--- START Supplied text ---

This is a two stage process: the first stage runs on the machine
you're evacuating, the second runs on the destination machine. This
is deliberate, and should allow you to leave the old machine safely
idle in case something goes horribly wrong and you need to revert.

In addition to the usual tools, you need two scripts:

You can fetch these using svn if you want to pull the whole source
tree, or just fetch the individual scripts with wget, fetch, ....

On the old machine:

  • Stop the rpki servers (rpkid, irdbd, pubd).

  • Run ca-pickle.py. This takes one mandatory argument, the name of
    the output file. You can call this anything you like, but since
    it's xz-compressed it'd probably be less confusing to call it
    something ending in .xz:

    {{{
    sudo python ca-pickle.py pickled-rpki.xz
    }}}

  • Leave the servers shut off, and scp the file written by
    ca-pickle.py to the new machine.

--- END Supplied text ---
--- START Collected data ---

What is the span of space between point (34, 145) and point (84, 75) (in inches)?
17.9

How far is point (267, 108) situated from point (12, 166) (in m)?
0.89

--- END Collected data ---

_Work instructions:_
1 - According to the RPKI migration instructions, which servers should be stopped on the old machine?
2 - Echo the part of the RPKI migration instructions that opens with the words containing "This is a two" and closes with "wget, fetch, ....".
The listing comes from a different source than the RPKI migration instructions.

_Exercise solutions:_
1 - rpkid, irdbd, and pubd.

2 -
This is a two stage process: the first stage runs on the machine
you're evacuating, the second runs on the destination machine. This
is deliberate, and should allow you to leave the old machine safely
idle in case something goes horribly wrong and you need to revert.

In addition to the usual tools, you need two scripts:

You can fetch these using svn if you want to pull the whole source
tree, or just fetch the individual scripts with wget, fetch, ....